▸ Given problem
Gather every line in the data that contains the word "viewer" and copy each one in full. Case counts.

——————

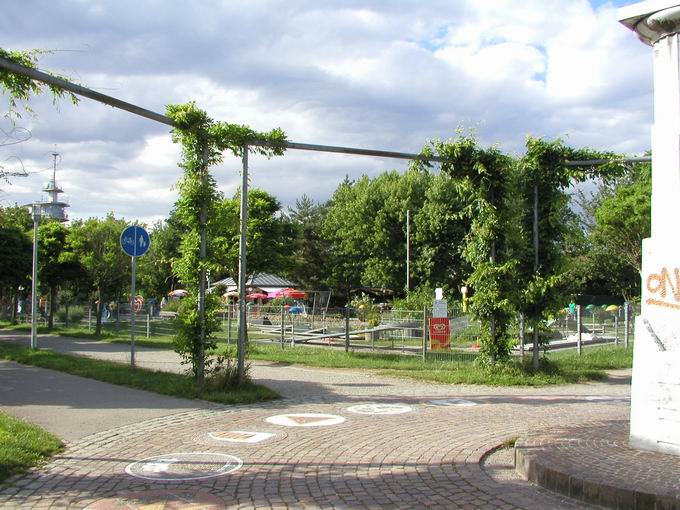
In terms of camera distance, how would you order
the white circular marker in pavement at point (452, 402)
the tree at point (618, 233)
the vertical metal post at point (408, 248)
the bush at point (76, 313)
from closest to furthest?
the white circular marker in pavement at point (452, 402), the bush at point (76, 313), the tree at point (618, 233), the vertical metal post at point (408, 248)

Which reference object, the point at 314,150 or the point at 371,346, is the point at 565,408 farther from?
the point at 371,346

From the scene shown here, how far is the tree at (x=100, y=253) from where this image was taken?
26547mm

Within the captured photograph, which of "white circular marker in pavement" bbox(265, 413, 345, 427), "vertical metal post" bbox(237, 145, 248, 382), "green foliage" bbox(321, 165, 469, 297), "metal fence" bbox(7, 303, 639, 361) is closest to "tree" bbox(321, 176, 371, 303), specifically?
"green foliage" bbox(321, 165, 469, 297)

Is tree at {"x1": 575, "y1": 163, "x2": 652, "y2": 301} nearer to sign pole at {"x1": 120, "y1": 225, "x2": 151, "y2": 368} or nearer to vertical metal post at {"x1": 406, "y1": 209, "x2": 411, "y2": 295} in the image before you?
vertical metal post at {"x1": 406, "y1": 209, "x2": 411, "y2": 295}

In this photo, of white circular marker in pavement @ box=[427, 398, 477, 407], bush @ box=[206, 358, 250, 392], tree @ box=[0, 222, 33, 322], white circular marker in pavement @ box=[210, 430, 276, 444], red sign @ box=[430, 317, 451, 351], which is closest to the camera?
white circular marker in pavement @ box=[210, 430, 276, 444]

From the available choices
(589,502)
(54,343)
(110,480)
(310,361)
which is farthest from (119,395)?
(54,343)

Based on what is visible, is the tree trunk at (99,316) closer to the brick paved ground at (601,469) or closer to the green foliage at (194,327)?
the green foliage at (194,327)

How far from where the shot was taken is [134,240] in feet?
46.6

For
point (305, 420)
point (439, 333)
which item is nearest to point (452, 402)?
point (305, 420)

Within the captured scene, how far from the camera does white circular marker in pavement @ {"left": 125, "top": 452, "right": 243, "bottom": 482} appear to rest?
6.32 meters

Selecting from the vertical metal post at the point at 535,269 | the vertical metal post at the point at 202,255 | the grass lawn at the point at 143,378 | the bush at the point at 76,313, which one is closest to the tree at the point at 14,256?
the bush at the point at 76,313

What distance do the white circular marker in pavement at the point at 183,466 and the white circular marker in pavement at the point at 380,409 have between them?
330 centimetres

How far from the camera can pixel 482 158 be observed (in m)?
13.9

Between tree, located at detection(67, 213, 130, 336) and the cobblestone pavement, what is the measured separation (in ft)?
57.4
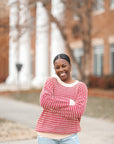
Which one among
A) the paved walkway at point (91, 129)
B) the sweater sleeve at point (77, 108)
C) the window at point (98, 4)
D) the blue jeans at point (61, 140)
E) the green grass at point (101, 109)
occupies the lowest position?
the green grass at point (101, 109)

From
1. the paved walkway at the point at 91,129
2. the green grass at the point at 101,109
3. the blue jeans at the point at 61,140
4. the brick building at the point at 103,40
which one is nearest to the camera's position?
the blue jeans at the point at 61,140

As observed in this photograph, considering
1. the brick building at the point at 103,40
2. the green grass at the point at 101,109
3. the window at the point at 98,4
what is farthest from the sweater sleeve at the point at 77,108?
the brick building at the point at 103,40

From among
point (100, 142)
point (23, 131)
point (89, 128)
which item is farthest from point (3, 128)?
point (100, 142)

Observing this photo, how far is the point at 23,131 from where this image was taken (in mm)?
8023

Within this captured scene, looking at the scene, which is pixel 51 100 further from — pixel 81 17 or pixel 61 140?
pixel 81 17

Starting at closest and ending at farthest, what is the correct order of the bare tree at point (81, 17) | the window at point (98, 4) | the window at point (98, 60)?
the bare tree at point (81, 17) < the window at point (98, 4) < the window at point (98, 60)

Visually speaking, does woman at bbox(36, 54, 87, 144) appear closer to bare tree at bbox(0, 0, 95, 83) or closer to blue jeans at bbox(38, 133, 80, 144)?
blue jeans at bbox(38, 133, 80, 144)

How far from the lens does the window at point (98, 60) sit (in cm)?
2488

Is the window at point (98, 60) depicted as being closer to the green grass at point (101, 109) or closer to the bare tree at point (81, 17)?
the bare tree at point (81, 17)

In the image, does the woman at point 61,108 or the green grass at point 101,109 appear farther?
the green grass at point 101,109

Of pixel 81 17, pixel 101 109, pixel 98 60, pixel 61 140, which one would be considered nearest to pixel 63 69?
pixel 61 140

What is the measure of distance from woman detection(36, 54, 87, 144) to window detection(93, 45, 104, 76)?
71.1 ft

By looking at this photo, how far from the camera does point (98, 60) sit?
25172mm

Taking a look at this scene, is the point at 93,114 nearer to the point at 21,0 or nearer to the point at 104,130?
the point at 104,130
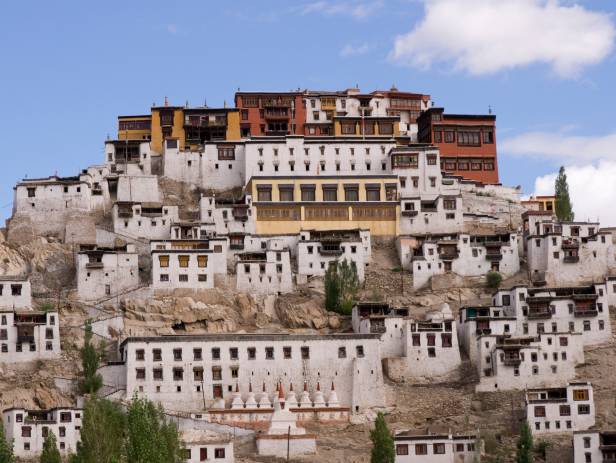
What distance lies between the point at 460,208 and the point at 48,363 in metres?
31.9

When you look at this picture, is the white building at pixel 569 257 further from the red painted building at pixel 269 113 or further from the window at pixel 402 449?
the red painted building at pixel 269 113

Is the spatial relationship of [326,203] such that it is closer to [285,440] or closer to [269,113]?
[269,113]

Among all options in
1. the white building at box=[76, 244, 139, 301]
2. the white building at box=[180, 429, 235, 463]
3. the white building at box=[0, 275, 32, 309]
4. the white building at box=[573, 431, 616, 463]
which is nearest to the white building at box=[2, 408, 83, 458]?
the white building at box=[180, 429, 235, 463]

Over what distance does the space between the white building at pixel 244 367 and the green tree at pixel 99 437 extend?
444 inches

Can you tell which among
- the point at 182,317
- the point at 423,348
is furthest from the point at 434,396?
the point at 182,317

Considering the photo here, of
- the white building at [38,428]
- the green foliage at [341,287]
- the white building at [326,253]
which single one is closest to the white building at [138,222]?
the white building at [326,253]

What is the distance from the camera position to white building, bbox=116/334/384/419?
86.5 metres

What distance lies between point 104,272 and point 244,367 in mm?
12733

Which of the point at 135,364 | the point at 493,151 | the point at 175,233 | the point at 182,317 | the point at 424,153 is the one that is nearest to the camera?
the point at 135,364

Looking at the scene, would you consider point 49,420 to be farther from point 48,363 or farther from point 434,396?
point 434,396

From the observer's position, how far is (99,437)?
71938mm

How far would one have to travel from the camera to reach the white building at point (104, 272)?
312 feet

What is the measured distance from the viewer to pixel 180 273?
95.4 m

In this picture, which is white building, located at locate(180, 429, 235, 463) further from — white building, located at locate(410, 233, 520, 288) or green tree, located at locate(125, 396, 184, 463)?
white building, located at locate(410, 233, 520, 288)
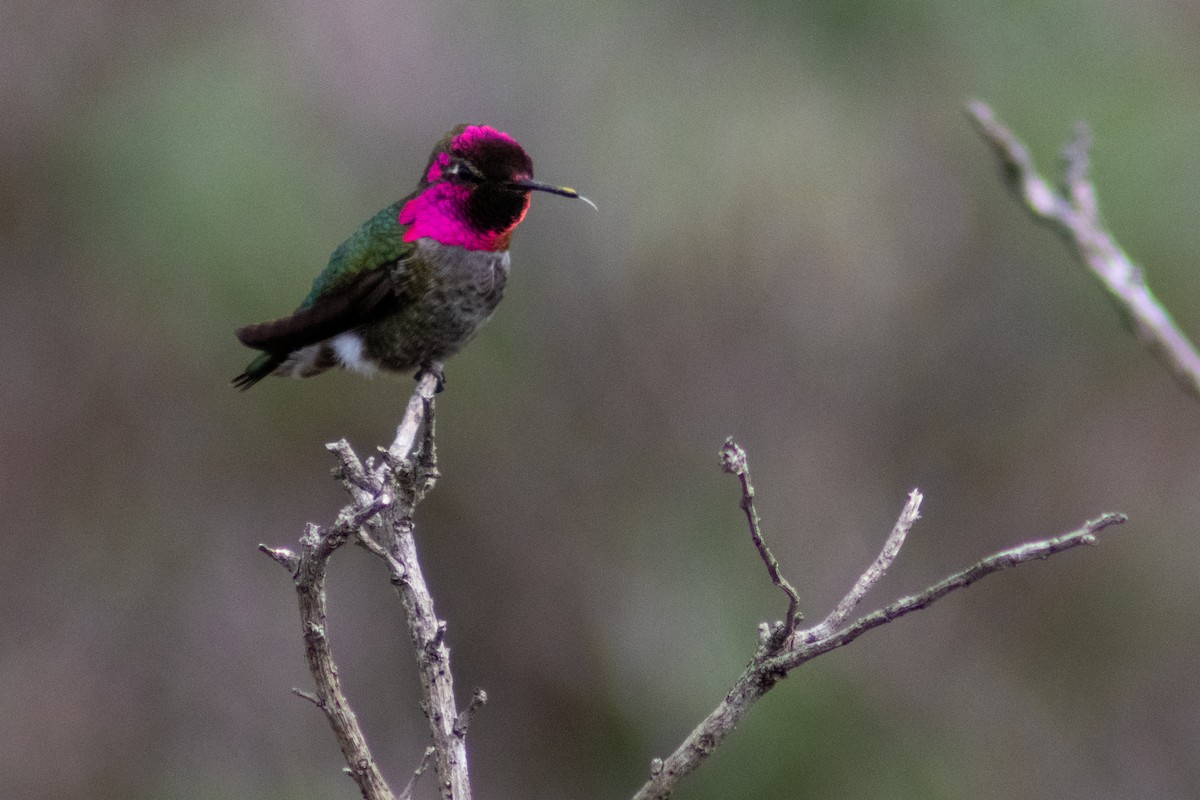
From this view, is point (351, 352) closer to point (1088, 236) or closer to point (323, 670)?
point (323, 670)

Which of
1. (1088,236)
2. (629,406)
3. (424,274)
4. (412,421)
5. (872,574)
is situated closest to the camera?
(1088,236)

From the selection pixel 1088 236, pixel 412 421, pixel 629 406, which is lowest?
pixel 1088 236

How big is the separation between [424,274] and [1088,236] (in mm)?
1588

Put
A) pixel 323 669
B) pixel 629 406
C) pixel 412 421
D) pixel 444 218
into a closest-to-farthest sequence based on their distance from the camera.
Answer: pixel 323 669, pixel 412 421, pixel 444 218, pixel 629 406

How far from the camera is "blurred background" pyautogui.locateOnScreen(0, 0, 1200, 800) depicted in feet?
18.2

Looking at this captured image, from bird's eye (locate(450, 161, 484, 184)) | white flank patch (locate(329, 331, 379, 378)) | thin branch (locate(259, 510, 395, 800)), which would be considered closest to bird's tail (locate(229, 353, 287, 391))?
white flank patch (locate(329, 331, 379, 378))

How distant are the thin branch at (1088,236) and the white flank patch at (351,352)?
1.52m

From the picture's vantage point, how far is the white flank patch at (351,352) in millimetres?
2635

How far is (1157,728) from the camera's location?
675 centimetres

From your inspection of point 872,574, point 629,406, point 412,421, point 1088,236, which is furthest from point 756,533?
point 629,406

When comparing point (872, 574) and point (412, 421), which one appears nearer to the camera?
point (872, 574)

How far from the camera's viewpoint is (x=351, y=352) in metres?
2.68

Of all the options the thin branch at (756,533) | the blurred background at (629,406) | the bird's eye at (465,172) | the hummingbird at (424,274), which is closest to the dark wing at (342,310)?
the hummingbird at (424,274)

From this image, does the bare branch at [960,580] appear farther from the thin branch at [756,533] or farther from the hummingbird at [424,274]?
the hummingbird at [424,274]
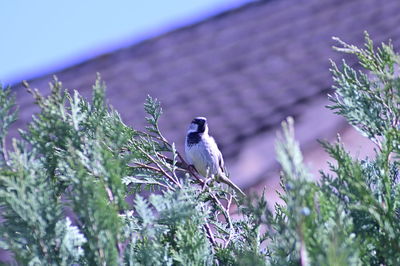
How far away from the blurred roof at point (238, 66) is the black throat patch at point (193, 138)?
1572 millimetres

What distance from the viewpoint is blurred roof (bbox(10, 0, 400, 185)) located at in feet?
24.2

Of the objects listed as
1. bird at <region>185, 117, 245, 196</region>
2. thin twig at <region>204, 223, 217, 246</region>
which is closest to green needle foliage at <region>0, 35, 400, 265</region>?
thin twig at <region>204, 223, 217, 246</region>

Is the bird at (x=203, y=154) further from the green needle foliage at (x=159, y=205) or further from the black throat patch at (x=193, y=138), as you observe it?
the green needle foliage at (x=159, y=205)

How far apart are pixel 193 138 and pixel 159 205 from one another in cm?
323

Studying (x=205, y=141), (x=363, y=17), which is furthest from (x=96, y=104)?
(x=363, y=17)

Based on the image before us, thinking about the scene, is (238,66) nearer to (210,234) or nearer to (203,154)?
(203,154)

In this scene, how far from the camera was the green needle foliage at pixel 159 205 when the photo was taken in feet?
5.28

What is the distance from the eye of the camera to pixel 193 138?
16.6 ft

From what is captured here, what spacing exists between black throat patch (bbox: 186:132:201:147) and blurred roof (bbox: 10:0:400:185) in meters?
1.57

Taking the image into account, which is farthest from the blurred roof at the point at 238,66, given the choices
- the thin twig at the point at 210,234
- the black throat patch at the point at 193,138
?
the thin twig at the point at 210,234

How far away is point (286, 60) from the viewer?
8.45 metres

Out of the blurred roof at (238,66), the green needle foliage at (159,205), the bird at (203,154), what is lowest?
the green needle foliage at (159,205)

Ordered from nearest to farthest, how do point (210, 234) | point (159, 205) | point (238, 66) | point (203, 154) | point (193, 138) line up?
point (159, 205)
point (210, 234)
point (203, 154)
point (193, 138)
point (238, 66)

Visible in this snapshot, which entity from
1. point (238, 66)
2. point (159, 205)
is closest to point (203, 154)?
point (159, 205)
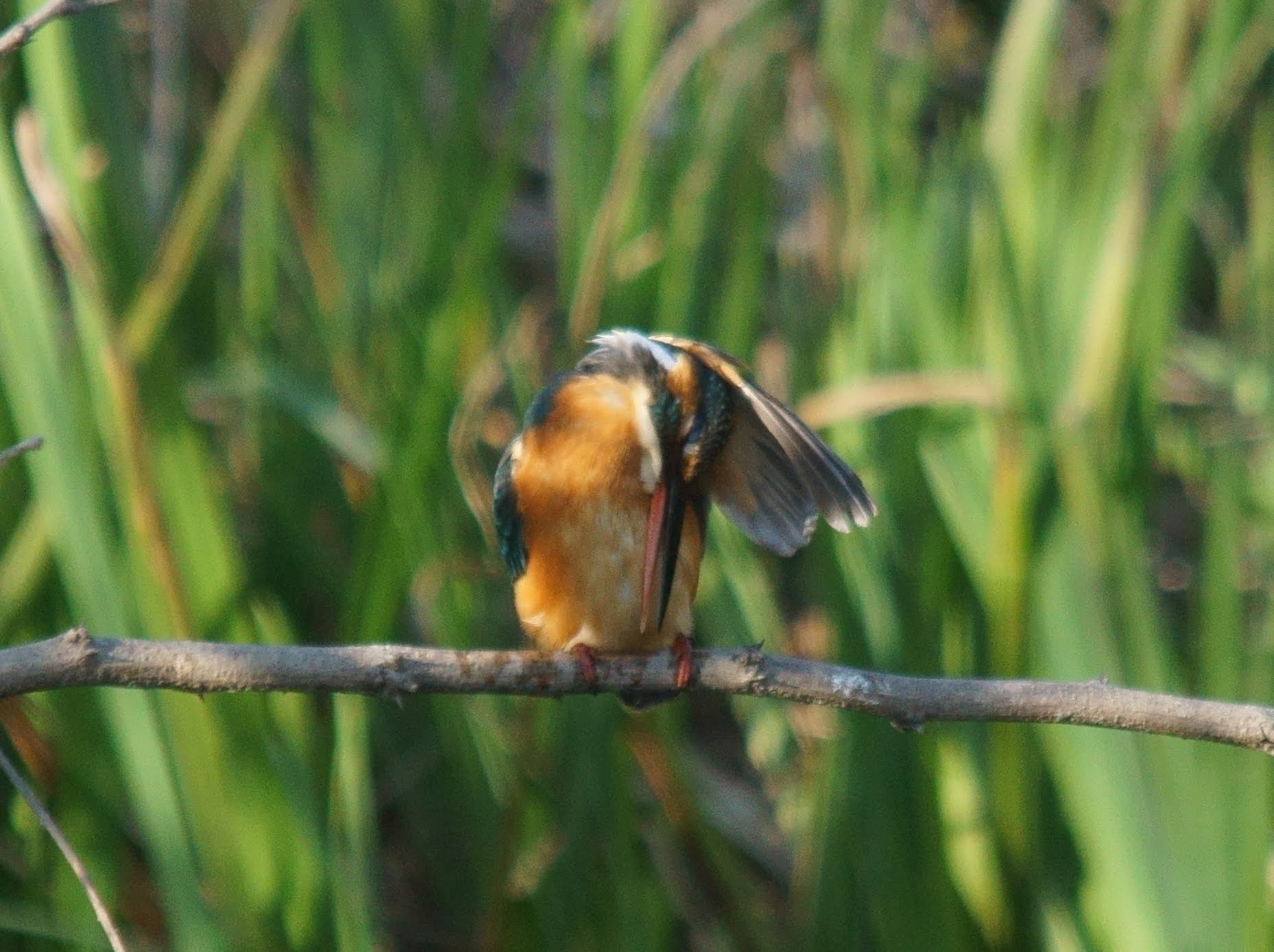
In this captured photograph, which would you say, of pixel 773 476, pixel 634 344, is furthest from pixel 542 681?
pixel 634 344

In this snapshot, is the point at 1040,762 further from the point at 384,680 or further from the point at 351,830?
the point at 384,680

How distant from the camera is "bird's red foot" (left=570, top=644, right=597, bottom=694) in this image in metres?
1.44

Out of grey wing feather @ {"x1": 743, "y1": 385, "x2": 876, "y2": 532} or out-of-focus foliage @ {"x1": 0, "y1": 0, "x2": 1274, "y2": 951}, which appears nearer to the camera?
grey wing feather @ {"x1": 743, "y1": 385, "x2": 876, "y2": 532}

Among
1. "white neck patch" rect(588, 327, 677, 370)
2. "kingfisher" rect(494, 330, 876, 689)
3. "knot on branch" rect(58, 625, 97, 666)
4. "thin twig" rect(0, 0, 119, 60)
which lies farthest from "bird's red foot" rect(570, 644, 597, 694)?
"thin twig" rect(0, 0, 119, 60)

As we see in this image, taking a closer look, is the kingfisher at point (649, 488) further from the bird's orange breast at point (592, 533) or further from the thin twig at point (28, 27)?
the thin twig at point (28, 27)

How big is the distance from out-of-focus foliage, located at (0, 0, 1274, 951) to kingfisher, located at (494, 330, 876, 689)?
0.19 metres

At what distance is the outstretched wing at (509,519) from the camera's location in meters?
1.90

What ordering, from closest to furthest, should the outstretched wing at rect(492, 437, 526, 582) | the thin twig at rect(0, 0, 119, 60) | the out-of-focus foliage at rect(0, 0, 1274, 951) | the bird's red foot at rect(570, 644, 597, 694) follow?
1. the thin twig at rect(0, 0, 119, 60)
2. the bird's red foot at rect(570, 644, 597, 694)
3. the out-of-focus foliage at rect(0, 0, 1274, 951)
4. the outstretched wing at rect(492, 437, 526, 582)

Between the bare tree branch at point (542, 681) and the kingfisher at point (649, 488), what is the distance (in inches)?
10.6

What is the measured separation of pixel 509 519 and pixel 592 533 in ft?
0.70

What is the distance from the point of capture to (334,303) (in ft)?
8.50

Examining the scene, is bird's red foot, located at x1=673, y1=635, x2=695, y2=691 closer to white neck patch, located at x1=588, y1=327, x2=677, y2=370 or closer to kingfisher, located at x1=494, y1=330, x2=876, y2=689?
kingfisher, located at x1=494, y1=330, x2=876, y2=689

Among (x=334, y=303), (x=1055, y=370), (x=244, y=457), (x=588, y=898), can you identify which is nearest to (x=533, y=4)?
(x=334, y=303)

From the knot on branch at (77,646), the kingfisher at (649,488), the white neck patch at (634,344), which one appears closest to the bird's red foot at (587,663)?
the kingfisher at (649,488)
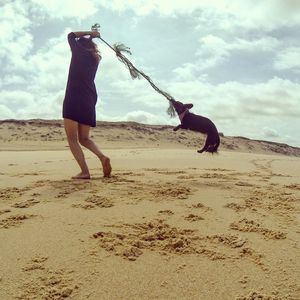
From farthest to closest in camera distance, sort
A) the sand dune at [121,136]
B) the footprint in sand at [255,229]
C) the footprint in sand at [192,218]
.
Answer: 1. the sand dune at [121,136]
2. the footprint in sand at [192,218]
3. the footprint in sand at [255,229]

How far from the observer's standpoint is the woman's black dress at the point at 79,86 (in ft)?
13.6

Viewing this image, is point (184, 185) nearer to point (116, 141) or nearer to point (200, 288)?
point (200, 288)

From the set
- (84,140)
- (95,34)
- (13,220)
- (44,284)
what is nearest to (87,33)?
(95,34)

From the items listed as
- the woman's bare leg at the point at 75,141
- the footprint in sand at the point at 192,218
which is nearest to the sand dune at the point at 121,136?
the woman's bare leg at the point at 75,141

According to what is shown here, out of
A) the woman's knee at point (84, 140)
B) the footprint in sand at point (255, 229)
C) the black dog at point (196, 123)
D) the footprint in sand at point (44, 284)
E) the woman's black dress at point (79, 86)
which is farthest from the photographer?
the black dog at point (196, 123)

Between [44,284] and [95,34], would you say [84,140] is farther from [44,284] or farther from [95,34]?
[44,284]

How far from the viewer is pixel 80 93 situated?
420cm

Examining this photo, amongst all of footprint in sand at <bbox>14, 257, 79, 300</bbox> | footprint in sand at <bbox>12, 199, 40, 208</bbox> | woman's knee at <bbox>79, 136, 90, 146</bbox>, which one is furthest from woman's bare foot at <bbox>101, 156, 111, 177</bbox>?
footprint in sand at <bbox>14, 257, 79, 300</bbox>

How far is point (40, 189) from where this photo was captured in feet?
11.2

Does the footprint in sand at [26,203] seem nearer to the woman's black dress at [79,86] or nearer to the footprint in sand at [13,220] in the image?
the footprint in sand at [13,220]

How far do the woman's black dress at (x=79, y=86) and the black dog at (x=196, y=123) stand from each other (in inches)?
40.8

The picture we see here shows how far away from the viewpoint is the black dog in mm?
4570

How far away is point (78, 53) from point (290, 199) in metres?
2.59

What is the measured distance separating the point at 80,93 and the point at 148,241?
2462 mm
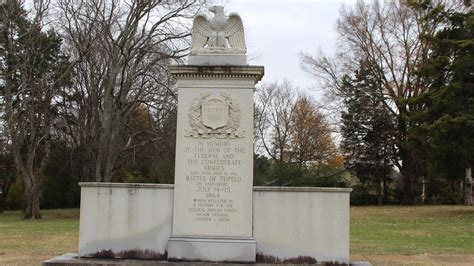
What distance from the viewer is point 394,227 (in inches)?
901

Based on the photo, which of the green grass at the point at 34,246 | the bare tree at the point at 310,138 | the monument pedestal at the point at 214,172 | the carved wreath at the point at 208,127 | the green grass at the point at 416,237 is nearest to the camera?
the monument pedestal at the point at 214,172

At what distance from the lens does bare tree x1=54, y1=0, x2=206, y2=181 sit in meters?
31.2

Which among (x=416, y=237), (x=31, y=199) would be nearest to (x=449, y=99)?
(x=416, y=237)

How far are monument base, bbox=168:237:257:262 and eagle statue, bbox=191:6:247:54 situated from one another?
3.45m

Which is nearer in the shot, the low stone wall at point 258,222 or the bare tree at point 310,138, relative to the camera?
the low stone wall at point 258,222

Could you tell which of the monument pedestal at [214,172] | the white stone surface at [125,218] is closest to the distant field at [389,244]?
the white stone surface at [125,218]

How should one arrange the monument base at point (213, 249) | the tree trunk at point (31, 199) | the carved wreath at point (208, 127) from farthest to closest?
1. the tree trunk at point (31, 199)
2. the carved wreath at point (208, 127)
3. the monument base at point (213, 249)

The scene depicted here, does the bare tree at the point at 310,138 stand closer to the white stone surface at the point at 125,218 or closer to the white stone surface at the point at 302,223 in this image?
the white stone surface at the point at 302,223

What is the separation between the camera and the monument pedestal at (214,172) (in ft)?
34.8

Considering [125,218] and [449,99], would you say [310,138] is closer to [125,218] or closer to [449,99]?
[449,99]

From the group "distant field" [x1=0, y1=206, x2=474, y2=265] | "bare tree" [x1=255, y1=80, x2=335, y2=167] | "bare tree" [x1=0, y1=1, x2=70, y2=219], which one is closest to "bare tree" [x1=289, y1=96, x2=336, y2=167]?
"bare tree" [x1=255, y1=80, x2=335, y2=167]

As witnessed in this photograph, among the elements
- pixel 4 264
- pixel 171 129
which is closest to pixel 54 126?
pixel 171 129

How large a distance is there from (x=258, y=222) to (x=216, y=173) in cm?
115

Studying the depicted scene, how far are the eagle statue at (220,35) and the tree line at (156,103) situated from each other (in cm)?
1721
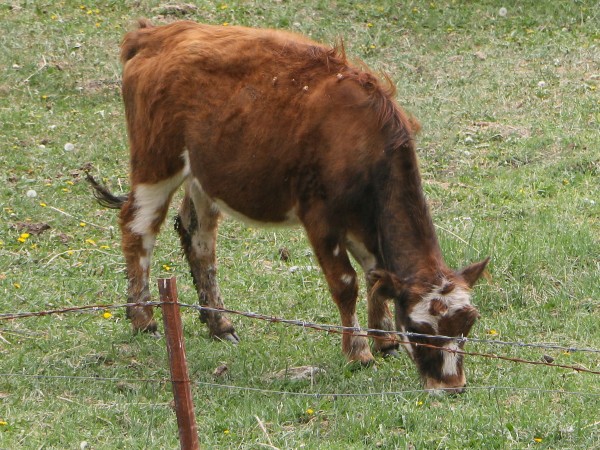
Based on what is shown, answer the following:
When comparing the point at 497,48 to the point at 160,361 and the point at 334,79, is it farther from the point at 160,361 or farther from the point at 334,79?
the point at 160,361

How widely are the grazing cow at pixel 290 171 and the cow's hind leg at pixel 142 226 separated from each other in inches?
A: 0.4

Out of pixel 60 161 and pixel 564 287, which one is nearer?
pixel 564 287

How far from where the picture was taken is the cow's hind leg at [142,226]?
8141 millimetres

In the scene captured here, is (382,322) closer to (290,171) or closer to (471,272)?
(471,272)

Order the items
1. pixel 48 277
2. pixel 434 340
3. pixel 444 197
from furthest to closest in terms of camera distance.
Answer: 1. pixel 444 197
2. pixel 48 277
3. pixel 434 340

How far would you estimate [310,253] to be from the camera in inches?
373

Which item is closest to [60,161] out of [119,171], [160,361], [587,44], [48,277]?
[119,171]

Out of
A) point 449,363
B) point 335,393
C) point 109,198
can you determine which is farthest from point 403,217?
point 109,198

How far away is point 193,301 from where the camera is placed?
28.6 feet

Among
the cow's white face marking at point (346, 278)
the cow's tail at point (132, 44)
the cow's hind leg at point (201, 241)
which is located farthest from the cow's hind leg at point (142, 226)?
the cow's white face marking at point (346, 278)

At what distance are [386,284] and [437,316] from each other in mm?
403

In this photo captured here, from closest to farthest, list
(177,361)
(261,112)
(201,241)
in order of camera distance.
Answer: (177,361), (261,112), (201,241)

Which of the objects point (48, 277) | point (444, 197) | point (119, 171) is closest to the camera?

——————

▸ Finished task
What is the measured distance from the viewer to pixel 180 273?
How far away is point (286, 60) from the viewer?
How far from the viewer is pixel 80 93 situated?
What distance from the viewer is point 394,227 (in inches)?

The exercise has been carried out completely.